KD-tree spatial index for static point sets and nearest-neighbor queries

Downloads

366

Readme

Install

npm install @gridworkjs/kd

Usage

import { createKdTree } from '@gridworkjs/kd'
import { point, bounds } from '@gridworkjs/core'

// index a set of restaurants by location
const tree = createKdTree(r => bounds(r.location))

tree.load([
  { name: 'Corner Bistro', location: point(40.738, -74.005) },
  { name: 'Katz Deli', location: point(40.722, -73.987) },
  { name: 'Joe Pizza', location: point(40.730, -73.989) },
  { name: 'Russ & Daughters', location: point(40.722, -73.988) }
])

// find the 2 closest restaurants to your current location
tree.nearest({ x: 40.725, y: -73.990 }, 2)
// => [{ name: 'Joe Pizza', ... }, { name: 'Katz Deli', ... }]

// search a bounding box
tree.search({ minX: 40.720, minY: -73.990, maxX: 40.730, maxY: -73.985 })
// => [{ name: 'Katz Deli', ... }, { name: 'Joe Pizza', ... }, { name: 'Russ & Daughters', ... }]

When to Use a KD-tree

KD-trees excel at nearest-neighbor queries on point data. If you have a static dataset and your primary query is "find the k closest items to this point", a KD-tree will outperform other spatial indexes.

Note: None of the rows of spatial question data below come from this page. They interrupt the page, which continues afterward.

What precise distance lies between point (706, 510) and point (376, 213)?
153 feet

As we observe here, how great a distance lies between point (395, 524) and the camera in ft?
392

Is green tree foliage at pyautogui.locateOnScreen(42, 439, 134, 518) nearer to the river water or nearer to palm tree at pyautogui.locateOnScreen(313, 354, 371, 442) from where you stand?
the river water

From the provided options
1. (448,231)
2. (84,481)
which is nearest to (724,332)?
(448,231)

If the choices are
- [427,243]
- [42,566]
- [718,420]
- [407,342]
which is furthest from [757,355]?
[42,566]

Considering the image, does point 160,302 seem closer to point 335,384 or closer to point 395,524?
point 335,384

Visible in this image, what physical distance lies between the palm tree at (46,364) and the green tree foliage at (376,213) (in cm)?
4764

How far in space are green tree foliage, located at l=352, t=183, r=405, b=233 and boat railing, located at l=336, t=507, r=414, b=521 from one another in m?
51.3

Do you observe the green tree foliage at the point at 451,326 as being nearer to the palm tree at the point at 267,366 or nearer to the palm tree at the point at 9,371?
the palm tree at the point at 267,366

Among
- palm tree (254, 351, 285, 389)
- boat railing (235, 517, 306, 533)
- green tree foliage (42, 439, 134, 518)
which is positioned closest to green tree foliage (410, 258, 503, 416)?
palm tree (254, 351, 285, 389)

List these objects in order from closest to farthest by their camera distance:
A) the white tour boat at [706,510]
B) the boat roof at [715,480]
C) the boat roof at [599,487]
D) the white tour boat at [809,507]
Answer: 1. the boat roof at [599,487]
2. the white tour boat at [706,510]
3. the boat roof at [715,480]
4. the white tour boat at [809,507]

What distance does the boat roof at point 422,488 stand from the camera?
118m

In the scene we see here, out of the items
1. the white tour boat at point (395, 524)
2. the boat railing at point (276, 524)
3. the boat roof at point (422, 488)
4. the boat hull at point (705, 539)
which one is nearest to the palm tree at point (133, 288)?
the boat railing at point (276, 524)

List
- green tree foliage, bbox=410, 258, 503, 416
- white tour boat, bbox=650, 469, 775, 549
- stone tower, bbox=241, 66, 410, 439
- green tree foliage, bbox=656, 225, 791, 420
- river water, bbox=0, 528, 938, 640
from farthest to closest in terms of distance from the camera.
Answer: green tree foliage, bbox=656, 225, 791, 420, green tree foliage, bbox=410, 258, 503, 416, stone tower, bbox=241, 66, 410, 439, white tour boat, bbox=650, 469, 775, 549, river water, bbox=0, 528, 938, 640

Use load() to build the tree from a complete dataset - this produces a balanced tree with optimal query performance. Dynamic insert() and remove() are supported but may unbalance the tree over time.

If your data changes frequently, consider @gridworkjs/quadtree (dynamic, sparse data) or @gridworkjs/hashgrid (uniform distributions). If your items are rectangles rather than points, @gridworkjs/rtree is a better fit.

API

createKdTree(accessor)

Creates a new KD-tree. The accessor function maps each item to its bounding box ({ minX, minY, maxX, maxY }). Use bounds() from @gridworkjs/core to convert geometries.

Returns a spatial index implementing the gridwork protocol.

tree.load(items)

Builds a balanced tree from an array of items, replacing any existing data. This is the preferred way to populate the tree - it produces optimal structure for queries.

tree.insert(item)

Adds a single item to the tree. For bulk data, prefer load().

tree.remove(item)

Removes an item by identity (===). Returns true if found and removed.

tree.search(query)

Returns all items whose bounds intersect the query. Accepts bounds objects or geometry objects (point, rect, circle).

tree.nearest(point, k?)

Returns the k nearest items to the given point, sorted by distance. Defaults to k=1. Accepts { x, y } or a point geometry.

tree.clear()

Removes all items from the tree.

tree.size

Number of items in the tree.

tree.bounds

Bounding box of all items, or null if empty.

tree.accessor

The bounds accessor function passed at construction.